_Task requirements_: Render the listing, starting with the line with "What physical distance" and going on through the end, as a two-column CSV with columns text and answer, one row per text-and-answer pair. Quote each field and turn line breaks into spaces.

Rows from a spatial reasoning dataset
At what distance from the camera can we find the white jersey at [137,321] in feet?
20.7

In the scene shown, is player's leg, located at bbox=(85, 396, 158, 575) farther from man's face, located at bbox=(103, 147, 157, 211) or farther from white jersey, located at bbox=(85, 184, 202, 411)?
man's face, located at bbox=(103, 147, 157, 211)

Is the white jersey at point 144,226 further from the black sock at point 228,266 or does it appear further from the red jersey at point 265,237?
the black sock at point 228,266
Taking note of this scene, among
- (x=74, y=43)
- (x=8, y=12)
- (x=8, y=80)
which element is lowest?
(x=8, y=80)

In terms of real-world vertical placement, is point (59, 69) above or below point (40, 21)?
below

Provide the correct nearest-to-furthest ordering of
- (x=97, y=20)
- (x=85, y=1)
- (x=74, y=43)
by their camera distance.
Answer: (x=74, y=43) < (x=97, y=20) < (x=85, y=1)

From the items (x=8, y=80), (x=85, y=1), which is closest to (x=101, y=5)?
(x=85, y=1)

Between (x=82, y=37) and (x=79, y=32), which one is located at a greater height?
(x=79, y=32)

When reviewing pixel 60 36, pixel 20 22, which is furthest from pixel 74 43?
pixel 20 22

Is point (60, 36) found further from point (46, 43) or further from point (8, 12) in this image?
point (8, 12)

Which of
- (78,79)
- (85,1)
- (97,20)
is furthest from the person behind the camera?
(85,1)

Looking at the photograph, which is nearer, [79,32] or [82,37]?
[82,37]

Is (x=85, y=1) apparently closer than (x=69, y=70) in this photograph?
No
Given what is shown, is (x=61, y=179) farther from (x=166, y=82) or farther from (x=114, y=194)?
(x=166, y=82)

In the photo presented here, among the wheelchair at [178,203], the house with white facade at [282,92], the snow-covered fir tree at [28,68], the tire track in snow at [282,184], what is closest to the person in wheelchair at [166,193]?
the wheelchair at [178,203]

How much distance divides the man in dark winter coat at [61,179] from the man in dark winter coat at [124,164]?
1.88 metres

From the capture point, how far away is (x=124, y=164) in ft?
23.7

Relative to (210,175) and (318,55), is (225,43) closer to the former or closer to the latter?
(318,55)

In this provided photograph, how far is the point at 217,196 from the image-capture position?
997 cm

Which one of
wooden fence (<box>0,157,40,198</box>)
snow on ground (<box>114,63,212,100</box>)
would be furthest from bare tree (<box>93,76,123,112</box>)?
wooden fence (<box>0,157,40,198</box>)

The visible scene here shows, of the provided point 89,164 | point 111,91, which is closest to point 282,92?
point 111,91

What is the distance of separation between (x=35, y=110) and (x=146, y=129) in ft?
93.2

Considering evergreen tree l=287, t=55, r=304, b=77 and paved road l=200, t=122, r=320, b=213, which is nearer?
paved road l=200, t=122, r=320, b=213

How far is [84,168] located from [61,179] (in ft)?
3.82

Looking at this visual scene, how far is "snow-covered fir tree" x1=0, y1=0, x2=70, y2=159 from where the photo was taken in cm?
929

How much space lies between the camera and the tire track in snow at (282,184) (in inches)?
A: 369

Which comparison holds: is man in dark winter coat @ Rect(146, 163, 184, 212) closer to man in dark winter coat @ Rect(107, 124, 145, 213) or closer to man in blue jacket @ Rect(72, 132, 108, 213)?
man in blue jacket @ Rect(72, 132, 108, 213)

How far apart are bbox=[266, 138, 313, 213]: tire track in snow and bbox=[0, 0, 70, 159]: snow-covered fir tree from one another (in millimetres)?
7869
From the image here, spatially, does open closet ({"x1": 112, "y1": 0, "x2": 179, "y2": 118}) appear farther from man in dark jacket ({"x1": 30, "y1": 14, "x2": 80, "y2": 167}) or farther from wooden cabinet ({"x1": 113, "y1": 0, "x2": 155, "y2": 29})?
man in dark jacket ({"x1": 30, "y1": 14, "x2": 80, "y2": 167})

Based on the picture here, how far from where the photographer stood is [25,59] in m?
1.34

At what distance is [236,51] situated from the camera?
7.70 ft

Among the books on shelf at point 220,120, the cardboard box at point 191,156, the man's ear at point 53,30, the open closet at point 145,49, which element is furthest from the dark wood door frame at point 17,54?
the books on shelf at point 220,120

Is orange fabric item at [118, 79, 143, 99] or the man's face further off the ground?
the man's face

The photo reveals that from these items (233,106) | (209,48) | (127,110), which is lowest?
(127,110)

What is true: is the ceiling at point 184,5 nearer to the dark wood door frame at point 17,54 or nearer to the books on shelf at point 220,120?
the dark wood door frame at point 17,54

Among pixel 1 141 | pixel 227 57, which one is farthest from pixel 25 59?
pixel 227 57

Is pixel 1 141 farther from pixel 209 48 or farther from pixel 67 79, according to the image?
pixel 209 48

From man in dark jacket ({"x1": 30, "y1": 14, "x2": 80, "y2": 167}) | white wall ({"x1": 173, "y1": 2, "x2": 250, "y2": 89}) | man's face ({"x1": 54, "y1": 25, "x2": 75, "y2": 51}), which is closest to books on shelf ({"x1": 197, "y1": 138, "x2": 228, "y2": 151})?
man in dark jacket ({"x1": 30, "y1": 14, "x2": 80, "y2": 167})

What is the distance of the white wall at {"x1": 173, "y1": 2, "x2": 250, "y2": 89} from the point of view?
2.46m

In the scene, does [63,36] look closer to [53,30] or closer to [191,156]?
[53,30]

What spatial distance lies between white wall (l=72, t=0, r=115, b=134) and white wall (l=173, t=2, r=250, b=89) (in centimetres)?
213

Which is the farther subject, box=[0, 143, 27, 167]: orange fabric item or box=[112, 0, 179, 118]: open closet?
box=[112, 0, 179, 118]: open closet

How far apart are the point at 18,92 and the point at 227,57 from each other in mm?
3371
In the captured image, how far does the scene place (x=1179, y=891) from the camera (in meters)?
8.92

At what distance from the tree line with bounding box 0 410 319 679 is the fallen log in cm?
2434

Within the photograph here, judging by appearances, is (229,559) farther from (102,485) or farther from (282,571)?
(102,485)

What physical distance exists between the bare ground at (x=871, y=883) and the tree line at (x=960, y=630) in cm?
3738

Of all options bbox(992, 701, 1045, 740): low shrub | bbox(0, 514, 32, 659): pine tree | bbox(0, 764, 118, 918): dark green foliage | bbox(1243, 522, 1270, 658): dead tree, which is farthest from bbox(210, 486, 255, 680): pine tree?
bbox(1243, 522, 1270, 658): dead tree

_Expected answer_:
text,answer
"What physical distance exists between the bare ground at (x=871, y=883) and the tree line at (x=960, y=630) in cm?","3738"
"Of all options bbox(992, 701, 1045, 740): low shrub | bbox(0, 514, 32, 659): pine tree | bbox(0, 764, 118, 918): dark green foliage | bbox(1243, 522, 1270, 658): dead tree, which is farthest from bbox(210, 486, 255, 680): pine tree?","bbox(1243, 522, 1270, 658): dead tree"